Statistieken over impotentie

Onbetrouwbare statistieken

Cijfers met betrekking tot de verspreiding van impotentie zijn met voorzichtigheid te betrachten. Ze geven geen eenduidig beeld. Deels ligt dit aan het feit dat er verschillende definities van het begrip impotentie worden gebruikt bij onderzoek. Veel zwaarder weegt echter hoogstwaarschijnlijk het taboe wat rust op het onderwerp. Veel mannen die lijden onder een erectiele disfunctie schamen zich en spreken niet openlijk over hun probleem. Omdat de cijfers en statistieken niet helemaal betrouwbaar zijn, dient de volgende informatie daarom vooral ter oriëntatie.

Miljoenen mannen lijden an impotentie

Meer dan de helft van de mannen tussen de 40 en 70 jaar heeft te maken met erectieproblemen.

1 op de 10 mannen lijdt aan erectiele disfunctie: dit houdt in dat miljoenen mannen hiermee te maken hebben. Onderzoek van C.H. Johannes en andere wetenschappers (2000) wees uit dat alleen al in de Verenigde Staten in de groep van blanke mannen tussen de 40 en 69 jaar oud, jaarlijks 617.000 nieuwe gevallen van erectiele disfunctie worden gemeld.

Samenhangende factoren bij potentieproblemen

De prevalentie van erectiele disfunctie neemt toe met de leeftijd. Onderzoek toont aan dat vermindering van de mate en duur van de erectie bij het normale fysiologische verouderingsproces hoort, vergelijkbaar met het afnemen van andere fysieke prestaties. Het “Massachusetts Male Aging onderzoek” bevestigt dit: 5% van de 40-jarige mannen heeft te maken met potentieproblemen – onder de 70-jarigen is dit 3 maal zoveel! Nederlands onderzoek wijst uit dat 14% van de 41- tot 50-jarigen met erectiestoornissen te maken heeft, oplopend tot 42% onder de 71- tot 80-jarigen. Een mogelijke verklaring voor het toenemen van erectiele disfunctie bij het ouder worden is dat het lichaam minder stoffen aanmaakt die voor de potentie belangrijk zijn. Worden deze stoffen vervolgens ook niet extern toegevoerd (bijvoorbeeld via voedingssupplementen die de aminozuren arginine en ornithine bevatten), bestaat het risico dat een tekort tot potentieproblemen leidt.

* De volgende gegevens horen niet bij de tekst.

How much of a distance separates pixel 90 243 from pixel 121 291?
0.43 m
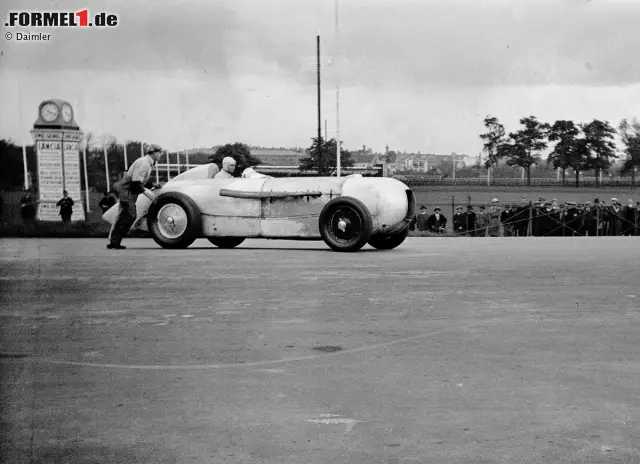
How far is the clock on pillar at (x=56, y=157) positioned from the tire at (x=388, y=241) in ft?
41.1

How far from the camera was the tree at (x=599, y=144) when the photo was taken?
56125mm

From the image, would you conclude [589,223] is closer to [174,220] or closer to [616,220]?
[616,220]

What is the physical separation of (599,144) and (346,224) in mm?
45159

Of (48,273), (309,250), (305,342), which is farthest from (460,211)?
(305,342)

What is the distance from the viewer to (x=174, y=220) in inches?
614

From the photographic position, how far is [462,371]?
18.3 feet

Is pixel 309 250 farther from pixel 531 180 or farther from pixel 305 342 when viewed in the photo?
pixel 531 180

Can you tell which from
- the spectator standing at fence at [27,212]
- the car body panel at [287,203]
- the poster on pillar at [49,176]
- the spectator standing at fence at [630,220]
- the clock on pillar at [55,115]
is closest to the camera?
the car body panel at [287,203]

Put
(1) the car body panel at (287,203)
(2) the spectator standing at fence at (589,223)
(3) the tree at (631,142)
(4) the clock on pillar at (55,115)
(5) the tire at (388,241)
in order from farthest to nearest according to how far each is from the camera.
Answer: (3) the tree at (631,142), (4) the clock on pillar at (55,115), (2) the spectator standing at fence at (589,223), (5) the tire at (388,241), (1) the car body panel at (287,203)

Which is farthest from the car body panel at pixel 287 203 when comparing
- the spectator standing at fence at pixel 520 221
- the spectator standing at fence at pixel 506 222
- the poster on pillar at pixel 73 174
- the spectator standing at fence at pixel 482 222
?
the spectator standing at fence at pixel 482 222

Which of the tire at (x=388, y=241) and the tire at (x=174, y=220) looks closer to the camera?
the tire at (x=174, y=220)

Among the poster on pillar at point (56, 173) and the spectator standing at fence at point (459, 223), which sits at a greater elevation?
the poster on pillar at point (56, 173)

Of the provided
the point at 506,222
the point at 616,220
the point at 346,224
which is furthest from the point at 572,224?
the point at 346,224

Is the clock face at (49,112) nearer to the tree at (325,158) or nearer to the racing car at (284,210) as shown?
the tree at (325,158)
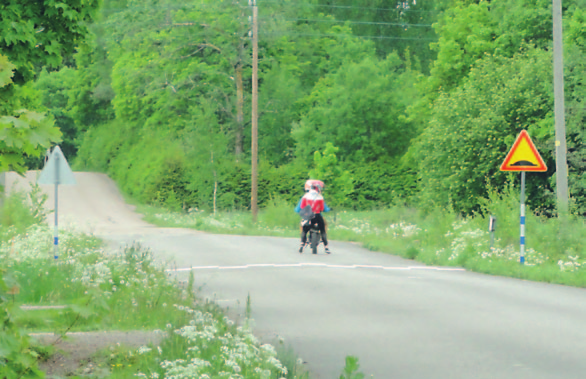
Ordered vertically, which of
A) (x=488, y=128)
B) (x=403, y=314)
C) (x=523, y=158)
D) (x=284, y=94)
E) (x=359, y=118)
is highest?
(x=284, y=94)

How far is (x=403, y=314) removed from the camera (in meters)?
10.4

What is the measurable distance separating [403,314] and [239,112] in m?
40.8

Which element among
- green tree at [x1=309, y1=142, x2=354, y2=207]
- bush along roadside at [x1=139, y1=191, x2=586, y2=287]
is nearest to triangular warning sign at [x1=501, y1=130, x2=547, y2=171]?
bush along roadside at [x1=139, y1=191, x2=586, y2=287]

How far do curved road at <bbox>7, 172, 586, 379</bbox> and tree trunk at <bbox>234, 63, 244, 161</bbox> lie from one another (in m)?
31.5

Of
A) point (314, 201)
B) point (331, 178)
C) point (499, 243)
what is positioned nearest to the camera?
point (499, 243)

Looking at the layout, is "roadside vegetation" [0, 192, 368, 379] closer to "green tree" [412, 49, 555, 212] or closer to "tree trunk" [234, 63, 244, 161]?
"green tree" [412, 49, 555, 212]

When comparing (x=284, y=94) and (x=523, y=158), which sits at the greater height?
(x=284, y=94)

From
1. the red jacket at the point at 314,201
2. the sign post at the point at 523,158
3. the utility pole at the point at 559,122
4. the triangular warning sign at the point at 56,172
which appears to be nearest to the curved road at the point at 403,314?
the red jacket at the point at 314,201

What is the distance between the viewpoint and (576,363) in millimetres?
7414

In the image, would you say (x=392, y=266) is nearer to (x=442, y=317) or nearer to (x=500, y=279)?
(x=500, y=279)

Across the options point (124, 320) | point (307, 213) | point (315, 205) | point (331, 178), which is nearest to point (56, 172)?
point (307, 213)

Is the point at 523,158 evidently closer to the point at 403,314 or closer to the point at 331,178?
the point at 403,314

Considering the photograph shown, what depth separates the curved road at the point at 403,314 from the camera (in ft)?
24.6

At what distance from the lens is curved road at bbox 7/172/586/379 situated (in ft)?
24.6
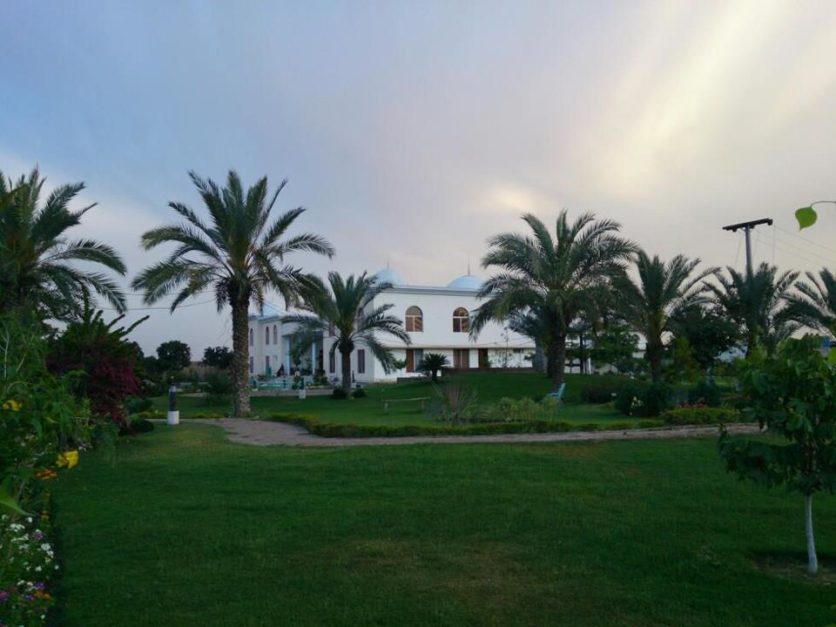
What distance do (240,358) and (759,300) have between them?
19246 mm

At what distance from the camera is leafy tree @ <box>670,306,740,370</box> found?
27.5 metres

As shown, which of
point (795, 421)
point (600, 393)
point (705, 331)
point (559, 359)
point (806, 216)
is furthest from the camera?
point (705, 331)

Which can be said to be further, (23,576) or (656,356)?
(656,356)

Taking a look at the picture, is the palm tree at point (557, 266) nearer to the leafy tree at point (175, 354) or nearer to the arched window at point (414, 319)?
the arched window at point (414, 319)

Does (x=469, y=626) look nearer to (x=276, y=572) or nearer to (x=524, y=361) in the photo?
(x=276, y=572)

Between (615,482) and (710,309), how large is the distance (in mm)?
22977

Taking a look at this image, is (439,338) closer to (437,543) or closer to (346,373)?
(346,373)

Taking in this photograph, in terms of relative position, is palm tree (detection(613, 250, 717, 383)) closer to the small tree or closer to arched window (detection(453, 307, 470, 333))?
the small tree

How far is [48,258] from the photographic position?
19016mm

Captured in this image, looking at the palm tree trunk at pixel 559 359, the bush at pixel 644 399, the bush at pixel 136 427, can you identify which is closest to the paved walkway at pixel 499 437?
the bush at pixel 136 427

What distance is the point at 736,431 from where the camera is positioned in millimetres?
14039

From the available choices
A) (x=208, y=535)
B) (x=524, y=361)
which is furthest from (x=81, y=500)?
(x=524, y=361)

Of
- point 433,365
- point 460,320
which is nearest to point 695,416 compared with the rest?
point 433,365

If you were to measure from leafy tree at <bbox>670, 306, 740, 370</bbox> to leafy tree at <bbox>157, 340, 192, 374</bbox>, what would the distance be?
Answer: 4163cm
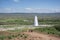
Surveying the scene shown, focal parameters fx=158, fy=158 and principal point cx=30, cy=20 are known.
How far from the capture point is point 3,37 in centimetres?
1244

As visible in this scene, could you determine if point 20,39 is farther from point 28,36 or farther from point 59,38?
point 59,38

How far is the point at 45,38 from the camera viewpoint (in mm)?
12531

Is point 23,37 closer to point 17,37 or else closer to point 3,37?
point 17,37

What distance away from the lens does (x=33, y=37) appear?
1253cm

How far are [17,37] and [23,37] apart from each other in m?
0.48

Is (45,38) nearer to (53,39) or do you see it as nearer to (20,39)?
(53,39)

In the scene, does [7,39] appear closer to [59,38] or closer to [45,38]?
[45,38]

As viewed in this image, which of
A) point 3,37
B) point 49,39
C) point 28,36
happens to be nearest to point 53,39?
point 49,39

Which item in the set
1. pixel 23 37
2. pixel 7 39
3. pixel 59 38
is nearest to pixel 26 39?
pixel 23 37

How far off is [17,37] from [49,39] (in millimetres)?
2526

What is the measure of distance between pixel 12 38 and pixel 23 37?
88cm

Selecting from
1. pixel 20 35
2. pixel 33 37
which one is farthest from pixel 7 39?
pixel 33 37

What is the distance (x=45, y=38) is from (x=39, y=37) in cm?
48

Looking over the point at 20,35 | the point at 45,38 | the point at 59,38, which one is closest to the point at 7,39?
the point at 20,35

Wetenschappelijk onderzoek heeft uitgewezen dat verschillende ziektes en aandoeningen samenhangen met erectiele disfunctie. Denk hierbij aan diabetes, hoge bloeddruk en hart- en vaatziekten. Daarnaast hebben veel medicijnen erectiestoornissen als bijwerking.

Inwoners van welvarende westerse landen lijken vaker te maken te hebben met potentiestoornissen dan inwoners uit armere landen. Mogelijk heeft dit te maken met het feit dat veel geneesmiddelen (met potentiestoornissen als bijwerking) niet overal even grootschalig beschikbaar zijn. Ook het gebruik van alcohol en tabak speelt een rol. Verschillende onderzoeken tonen het verband tussen de overmatige consumptie van alcohol en roken en impotentie aan.

De oorzaken voor erectie- en potentiestoornissen is in de meeste gevallen fysiek/lichamelijk gerelateerd. Toch hangt impotentie in één op de drie a vier gevallen samen met psychische zaken.